> **Tujuan A**:
Ringkas teks tentang Tapera berikut dalam dua kalimat.

> **Kutipan Bacaan**:
TintaSiyasi.com -- Menanggapi Polemik Tapera yang muncul setelah Presiden Jokowi meneken PP Nomor 21 Tahun 2024 tentang Penyelenggaraan Tapera. Cendekiawan Muslim, Ustaz Ismail Yusanto mengatakan bahwa Tapera adalah ironi yang kesekian kali bagi negara.
"Negara kita ini banyak sekali mengalami Ironi. Tapera ini adalah Ironi yang kesekian kali. Apa ironinya? Bahwa negara melalui Tapera sedang mengumpulkan uang receh dari kaum pekerja," ujar UIY sapaan akrabnya dalam Diskusi Online Media Umat, Tapera: Tambah Penderitaan Rakyat, Ahad (9/6/2024) di kanal YouTube Media Umat.

> **Tujuan B**:
Kutip tanpa perubahan bagian catatan di bawah yang dibuka oleh baris berisi "In this image, how" dan ditutup oleh baris berisi "Is illuminated building", termasuk kedua baris tersebut.

> **Data Kerja**:
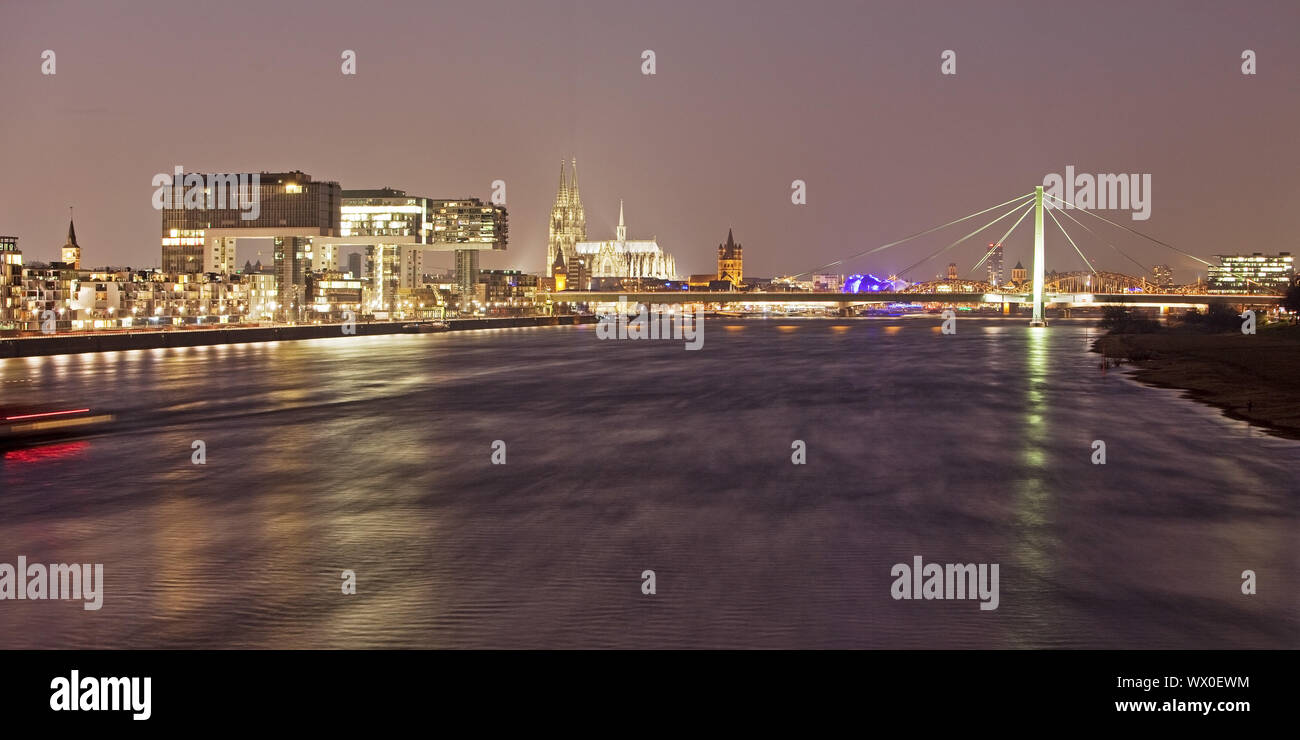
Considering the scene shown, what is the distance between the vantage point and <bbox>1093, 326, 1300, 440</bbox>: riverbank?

...

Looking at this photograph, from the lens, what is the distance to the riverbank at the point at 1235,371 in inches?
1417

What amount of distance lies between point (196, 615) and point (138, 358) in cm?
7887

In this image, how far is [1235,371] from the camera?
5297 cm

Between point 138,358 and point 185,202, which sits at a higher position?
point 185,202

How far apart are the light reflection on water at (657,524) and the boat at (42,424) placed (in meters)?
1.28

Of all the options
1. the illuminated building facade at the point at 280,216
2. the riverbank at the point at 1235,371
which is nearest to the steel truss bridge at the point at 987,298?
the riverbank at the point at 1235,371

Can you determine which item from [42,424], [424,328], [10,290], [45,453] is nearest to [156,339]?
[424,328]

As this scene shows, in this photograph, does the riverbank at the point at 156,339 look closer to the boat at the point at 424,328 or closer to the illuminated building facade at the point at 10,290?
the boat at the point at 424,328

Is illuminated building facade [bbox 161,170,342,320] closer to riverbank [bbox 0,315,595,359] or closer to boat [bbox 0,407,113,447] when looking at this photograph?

> **Penyelesaian A**:
Setelah Presiden Jokowi meneken PP Nomor 21 Tahun 2024 tentang Penyelenggaraan Tapera, cendekiawan Muslim Ustaz Ismail Yusanto menyebut Tapera sebagai ironi yang kesekian kali bagi negara. Menurut UIY dalam Diskusi Online Media Umat pada Ahad (9/6/2024) di kanal YouTube Media Umat, ironinya adalah negara melalui Tapera sedang mengumpulkan uang receh dari kaum pekerja.

> **Penyelesaian B**:
In this image, how far is [1235,371] from the camera?
5297 cm

Between point 138,358 and point 185,202, which sits at a higher position?
point 185,202

How far apart are the light reflection on water at (657,524) and the boat at (42,424) placed (in meters)?
1.28

Of all the options
1. the illuminated building facade at the point at 280,216
2. the riverbank at the point at 1235,371
which is nearest to the steel truss bridge at the point at 987,298?
the riverbank at the point at 1235,371

Can you determine which item from [42,424], [424,328], [10,290], [45,453] is nearest to [156,339]?
[424,328]

As this scene shows, in this photograph, does the riverbank at the point at 156,339 look closer to the boat at the point at 424,328 or closer to the illuminated building facade at the point at 10,290?
the boat at the point at 424,328

Is illuminated building facade [bbox 161,170,342,320] closer to riverbank [bbox 0,315,595,359] or closer to boat [bbox 0,407,113,447] when looking at this photograph?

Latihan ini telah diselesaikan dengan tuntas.